• Tasks to complete
1. Which professions does the vocal hygiene article name as the obvious culprits of vocal "abuse"?
2. According to the vocal hygiene article, how much water should you drink each day?
3. Continue the vocal hygiene article from its final point.

• Document section
------------------------------
Vocal Hygiene – the DOs and DON'Ts of Maintaining a Healthy Voice
We use it all day, every day. It's something we tend to take for granted. It is our primary method of communicating with the world. It is an important part of who we are as a person. It is our VOICE and it is vital that we take care of it. Vocal hygiene helps us feel better and sound better too! There are many "Do's" and "Don'ts" to keeping our voice healthy and strong. Some may seem obvious, while others not as much. Certain professions, such as teachers, lawyers, coaches and singers seem like the obvious culprits of vocal "abuse."
However, any individual who partakes in these abusive behaviors is subject to poor vocal hygiene and abusing/misusing their voices. Children are particularly at risk, as they tend to use a louder voice and are not always aware of the choices they make that can potentially be harming their vocal cords and overall vocal mechanism. Below is a basic review of the "DO's and DON'Ts" of maintaining a healthy voice. Think of your own personal habits and take note of any changes you can make to your everyday lifestyle that may help to improve the quality of your voice. It is the only voice we have and it is our job to care for it.
- Drink plenty of water (at least eight 8 oz glasses per day)
- Keep the air in your home somewhat moist. Ensure your environment is as smoke-free and dust-free as possible.
- Keep your voice at a comfortable pitch. Avoid screaming/yelling whenever possible.
- Create a quiet and comfortable environment at home. Walk up to your "communication partners" when you are speaking with them – do not shout across the room. Keep the TV or radio at a fairly quiet level to avoid shouting as well.
- Colds, allergies and sinus infections can greatly impact your vocal hygiene. Take care of the signs and symptoms as soon as you notice them.
- Whenever possible, keep your stress levels to a minimum. Increased tension levels can impact not only your vocal hygiene, but your overall well-being and mental attitude.
- Have an awareness of the impact your emotions have on you and your body, particularly if they cause stress or tension to your chest, jaw, throat, neck, etc.
- Pick specific times of the day to set aside for vocal rest. This is particularly important when you're sick or when you're tired.
------------------------------
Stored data
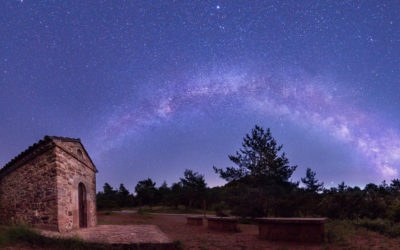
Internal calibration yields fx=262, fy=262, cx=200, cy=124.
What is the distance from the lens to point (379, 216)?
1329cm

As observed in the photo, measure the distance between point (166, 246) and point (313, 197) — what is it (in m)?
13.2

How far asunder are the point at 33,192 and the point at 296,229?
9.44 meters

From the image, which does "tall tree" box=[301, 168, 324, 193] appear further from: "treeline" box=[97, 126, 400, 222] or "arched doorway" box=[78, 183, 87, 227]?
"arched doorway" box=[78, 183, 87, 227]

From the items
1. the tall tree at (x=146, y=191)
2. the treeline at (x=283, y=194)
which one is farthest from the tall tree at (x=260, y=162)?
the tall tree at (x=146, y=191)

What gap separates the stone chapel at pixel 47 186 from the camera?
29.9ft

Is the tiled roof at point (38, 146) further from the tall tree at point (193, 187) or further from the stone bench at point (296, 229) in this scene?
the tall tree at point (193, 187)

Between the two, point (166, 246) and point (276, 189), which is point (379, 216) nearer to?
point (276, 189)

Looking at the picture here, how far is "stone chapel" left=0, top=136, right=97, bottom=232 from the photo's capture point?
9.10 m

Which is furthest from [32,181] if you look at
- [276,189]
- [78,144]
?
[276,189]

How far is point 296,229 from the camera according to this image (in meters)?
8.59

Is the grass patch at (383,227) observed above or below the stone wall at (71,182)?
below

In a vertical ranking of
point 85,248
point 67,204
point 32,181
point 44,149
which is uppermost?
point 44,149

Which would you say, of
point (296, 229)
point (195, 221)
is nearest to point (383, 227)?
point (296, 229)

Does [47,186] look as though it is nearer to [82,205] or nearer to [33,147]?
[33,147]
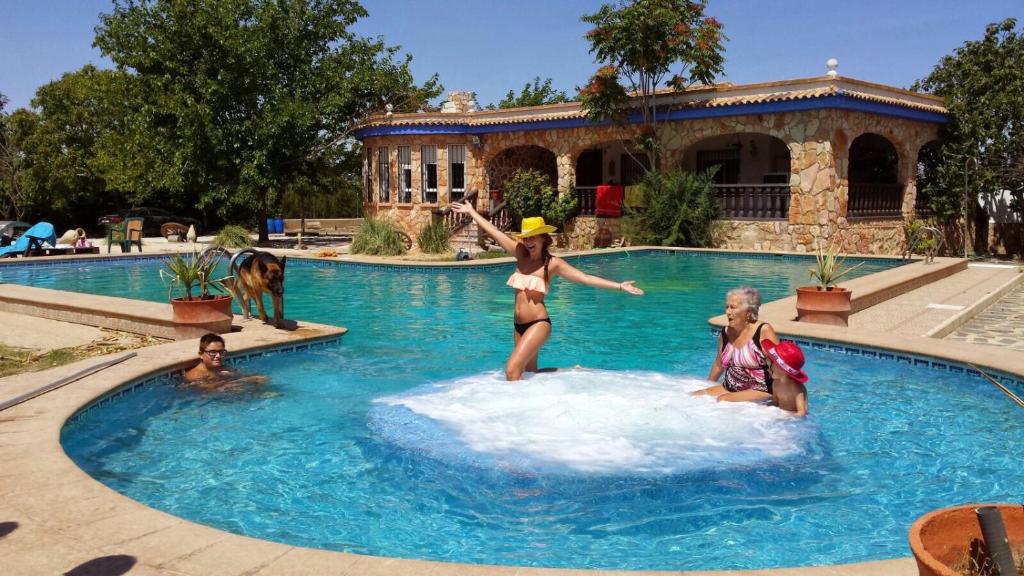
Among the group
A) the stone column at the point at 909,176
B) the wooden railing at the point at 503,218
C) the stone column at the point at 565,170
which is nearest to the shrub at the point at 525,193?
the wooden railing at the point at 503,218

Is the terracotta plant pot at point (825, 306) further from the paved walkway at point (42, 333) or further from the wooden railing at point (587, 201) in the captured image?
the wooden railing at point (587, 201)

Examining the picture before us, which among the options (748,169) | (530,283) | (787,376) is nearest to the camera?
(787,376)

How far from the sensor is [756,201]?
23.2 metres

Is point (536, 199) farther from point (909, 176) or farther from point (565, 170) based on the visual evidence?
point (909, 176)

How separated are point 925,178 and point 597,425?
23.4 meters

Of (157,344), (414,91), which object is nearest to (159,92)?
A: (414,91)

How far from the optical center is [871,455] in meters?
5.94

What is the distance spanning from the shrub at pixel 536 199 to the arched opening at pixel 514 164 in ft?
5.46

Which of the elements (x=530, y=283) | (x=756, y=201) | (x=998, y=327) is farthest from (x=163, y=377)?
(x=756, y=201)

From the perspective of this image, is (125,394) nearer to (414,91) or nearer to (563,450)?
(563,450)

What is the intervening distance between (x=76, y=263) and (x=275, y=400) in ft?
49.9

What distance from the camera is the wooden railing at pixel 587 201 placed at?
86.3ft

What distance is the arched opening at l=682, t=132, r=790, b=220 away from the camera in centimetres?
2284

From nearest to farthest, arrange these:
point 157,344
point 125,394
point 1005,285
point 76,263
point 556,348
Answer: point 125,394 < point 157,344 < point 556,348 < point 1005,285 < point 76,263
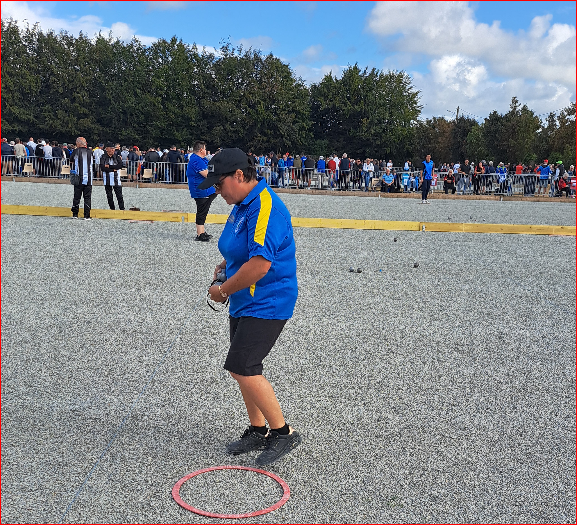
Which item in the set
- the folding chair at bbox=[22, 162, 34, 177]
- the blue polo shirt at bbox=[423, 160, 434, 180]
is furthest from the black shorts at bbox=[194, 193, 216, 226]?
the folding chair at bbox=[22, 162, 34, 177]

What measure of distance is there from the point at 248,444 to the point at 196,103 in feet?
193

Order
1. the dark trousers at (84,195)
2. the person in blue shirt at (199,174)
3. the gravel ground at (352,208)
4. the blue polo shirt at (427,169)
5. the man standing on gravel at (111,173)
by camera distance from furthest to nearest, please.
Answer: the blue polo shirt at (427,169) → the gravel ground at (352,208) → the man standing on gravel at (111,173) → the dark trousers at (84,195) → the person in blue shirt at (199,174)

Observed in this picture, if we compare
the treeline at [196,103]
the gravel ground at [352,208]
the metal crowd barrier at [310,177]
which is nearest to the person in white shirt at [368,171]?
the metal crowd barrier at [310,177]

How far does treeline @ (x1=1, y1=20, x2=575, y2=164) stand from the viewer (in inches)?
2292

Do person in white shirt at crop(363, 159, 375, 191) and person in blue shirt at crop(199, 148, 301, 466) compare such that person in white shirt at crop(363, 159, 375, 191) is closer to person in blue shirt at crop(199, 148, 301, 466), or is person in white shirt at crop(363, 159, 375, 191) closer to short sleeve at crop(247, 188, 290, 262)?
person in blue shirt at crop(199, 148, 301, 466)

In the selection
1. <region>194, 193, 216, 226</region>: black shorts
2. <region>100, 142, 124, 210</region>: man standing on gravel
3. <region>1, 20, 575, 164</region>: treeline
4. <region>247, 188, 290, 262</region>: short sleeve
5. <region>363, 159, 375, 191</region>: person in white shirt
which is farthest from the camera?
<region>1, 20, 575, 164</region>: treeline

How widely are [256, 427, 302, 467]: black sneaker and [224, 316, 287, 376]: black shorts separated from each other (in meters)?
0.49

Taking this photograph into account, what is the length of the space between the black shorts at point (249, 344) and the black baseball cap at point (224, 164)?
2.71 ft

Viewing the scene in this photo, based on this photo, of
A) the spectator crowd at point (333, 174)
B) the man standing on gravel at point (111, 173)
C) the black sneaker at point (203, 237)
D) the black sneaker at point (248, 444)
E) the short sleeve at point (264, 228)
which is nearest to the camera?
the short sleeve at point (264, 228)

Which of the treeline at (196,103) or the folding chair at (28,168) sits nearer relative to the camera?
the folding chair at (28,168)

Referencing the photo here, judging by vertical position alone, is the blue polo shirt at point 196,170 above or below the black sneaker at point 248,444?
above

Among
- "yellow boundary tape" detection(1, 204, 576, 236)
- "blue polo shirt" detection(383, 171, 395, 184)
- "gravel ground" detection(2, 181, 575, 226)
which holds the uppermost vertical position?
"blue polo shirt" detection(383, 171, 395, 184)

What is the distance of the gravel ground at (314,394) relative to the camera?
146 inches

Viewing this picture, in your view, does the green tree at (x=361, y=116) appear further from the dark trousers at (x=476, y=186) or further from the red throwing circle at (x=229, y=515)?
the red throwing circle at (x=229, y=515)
------------------------------
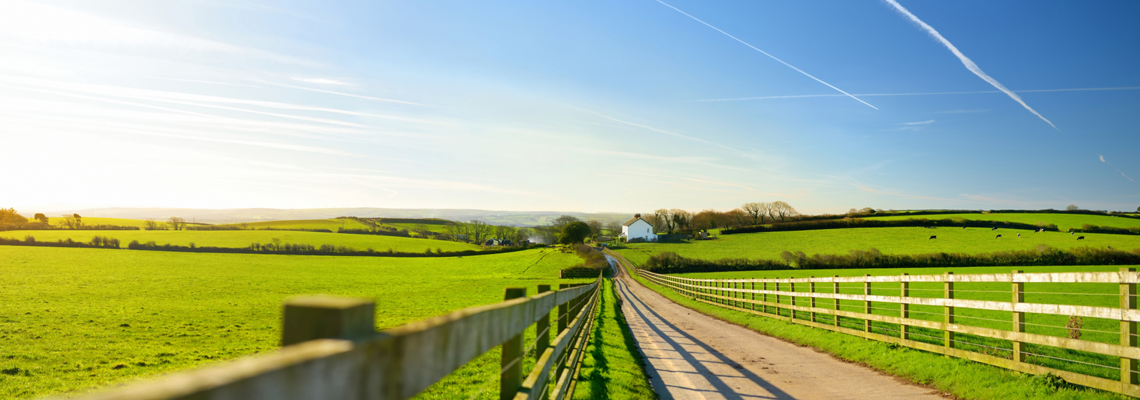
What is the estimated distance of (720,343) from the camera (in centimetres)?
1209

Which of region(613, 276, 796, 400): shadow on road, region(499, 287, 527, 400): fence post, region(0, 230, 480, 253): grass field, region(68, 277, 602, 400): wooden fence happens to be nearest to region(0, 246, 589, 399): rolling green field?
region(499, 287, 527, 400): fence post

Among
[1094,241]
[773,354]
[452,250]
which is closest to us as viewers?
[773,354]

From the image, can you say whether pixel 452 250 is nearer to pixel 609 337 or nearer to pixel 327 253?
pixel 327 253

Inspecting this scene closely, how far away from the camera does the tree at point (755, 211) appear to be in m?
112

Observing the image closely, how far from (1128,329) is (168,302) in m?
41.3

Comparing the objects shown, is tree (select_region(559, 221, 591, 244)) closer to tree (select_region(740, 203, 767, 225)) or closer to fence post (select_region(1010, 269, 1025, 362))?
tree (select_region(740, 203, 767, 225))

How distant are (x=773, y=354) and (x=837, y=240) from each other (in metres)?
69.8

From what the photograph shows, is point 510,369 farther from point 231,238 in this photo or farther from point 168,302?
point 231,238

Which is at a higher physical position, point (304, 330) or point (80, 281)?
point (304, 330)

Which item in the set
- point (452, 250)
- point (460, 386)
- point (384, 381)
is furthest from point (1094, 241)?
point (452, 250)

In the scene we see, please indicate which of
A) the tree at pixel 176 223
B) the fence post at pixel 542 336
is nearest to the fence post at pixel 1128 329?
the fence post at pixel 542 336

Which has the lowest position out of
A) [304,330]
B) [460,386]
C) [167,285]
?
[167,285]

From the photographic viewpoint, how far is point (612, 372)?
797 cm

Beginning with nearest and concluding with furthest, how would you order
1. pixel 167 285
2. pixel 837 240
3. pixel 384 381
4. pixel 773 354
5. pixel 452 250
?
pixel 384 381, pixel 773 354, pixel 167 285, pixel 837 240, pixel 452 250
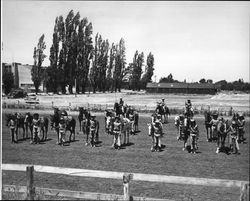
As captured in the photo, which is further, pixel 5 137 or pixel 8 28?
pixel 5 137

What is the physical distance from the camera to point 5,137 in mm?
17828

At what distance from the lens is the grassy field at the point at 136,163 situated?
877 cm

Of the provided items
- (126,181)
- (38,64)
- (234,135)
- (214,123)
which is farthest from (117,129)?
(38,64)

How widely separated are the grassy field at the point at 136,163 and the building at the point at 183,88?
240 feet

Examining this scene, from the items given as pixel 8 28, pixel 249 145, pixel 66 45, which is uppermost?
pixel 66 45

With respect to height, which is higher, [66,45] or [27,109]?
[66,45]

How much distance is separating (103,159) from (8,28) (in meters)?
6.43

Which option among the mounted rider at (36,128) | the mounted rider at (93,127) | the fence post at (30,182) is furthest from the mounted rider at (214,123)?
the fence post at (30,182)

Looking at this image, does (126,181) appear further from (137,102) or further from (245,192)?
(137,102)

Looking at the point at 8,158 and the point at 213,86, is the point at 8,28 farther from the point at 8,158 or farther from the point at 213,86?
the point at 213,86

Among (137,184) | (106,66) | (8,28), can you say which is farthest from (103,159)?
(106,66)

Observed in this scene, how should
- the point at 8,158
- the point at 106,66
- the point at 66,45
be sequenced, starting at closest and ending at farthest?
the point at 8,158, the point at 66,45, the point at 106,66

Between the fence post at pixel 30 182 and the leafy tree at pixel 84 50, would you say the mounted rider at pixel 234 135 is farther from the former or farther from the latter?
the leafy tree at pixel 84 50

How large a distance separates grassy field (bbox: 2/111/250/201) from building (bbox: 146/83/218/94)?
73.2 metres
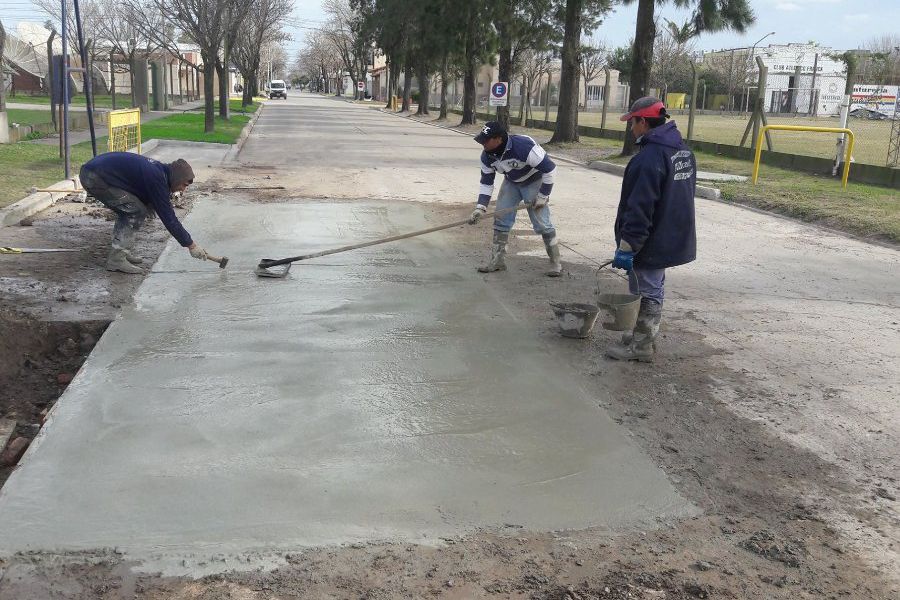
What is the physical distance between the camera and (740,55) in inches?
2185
------------------------------
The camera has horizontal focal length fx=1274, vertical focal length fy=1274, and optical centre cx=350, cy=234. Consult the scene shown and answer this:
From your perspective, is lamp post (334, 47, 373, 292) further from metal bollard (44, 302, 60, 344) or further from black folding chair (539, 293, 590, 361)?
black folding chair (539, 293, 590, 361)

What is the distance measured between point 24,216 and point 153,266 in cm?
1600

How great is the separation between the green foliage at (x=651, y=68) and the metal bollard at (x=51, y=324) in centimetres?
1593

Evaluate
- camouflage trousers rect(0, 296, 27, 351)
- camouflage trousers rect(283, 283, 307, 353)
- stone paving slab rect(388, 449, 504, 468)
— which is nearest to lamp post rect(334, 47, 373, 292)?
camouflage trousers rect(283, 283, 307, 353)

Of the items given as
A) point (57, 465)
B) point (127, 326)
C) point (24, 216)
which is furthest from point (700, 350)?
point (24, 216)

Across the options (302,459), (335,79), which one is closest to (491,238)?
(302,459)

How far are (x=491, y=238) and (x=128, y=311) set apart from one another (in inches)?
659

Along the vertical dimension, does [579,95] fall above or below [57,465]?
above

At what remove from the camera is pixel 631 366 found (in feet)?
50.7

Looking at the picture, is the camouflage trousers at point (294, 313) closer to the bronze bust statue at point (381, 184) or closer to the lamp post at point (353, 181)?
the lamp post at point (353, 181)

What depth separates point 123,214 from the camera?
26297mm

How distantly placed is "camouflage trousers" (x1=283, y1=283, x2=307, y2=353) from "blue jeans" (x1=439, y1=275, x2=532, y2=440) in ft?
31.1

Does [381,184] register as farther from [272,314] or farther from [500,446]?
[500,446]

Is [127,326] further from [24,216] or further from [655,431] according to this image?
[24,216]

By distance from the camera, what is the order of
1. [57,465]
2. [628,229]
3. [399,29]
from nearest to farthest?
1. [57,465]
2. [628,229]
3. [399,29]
------------------------------
• Solved problems
1. Teachers, lawyers, coaches, singers

2. At least eight 8 oz glasses per day.

3.
- Use a microphone for all public speaking situations to avoid stress on your vocal cords.
- Learn to recognize signs of vocal fatigue and contact your physician if these signs or symptoms worsen over time. Do not self-medicate. Contact a professional as soon as possible.
- Avoid irritants, such as coffee, alcohol, soda, tea, and smoking.
- Avoid excessive coughing or throat clearing – this causes unnecessary strain on the vocal cords and forces them to "smash" together at a higher and more intense frequency than they typically would.
- Avoid loud places which force you to speak over environmental noises, such as a TV, radio, yelling from room-to-room, etc.
- Avoid over-the-counter medications when you have a cold/cough, as they tend to dehydrate or dry out the voice. In terms of vocal hygiene, they may do more harm than good!
- Don't speak without adequate breath support – "squeezing" out your words can be hazardous to your voice.
- Prolonged vocally-abusive crying or laughing can be harmful to your voice.
- Don't clench your teeth or your jaw.
- Do not force yourself to speak in a tone that is beyond a comfortable pitch.
- Don't ever whisper. Often when we are sick, we feel the need to whisper in an attempt to protect or rest our voices. In fact, whispering can be more harmful and more strenuous on the voice than speaking in your typical fashion.
- Don't allow prolonged exposure to a dry, dirty, dusty or smoky environment. This can greatly irritate the vocal cords and cause increased discomfort, especially if you are already sick.